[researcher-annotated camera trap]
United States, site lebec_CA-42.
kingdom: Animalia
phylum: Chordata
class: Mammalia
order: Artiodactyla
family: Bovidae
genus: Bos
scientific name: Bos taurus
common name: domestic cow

# INSTRUCTIONS TO FOLLOW
Every record should be printed again exactly as it reads.

# SOLUTION FOR THIS PROBLEM
[researcher-annotated camera trap]
United States, site lebec_CA-42.
kingdom: Animalia
phylum: Chordata
class: Mammalia
order: Artiodactyla
family: Bovidae
genus: Bos
scientific name: Bos taurus
common name: domestic cow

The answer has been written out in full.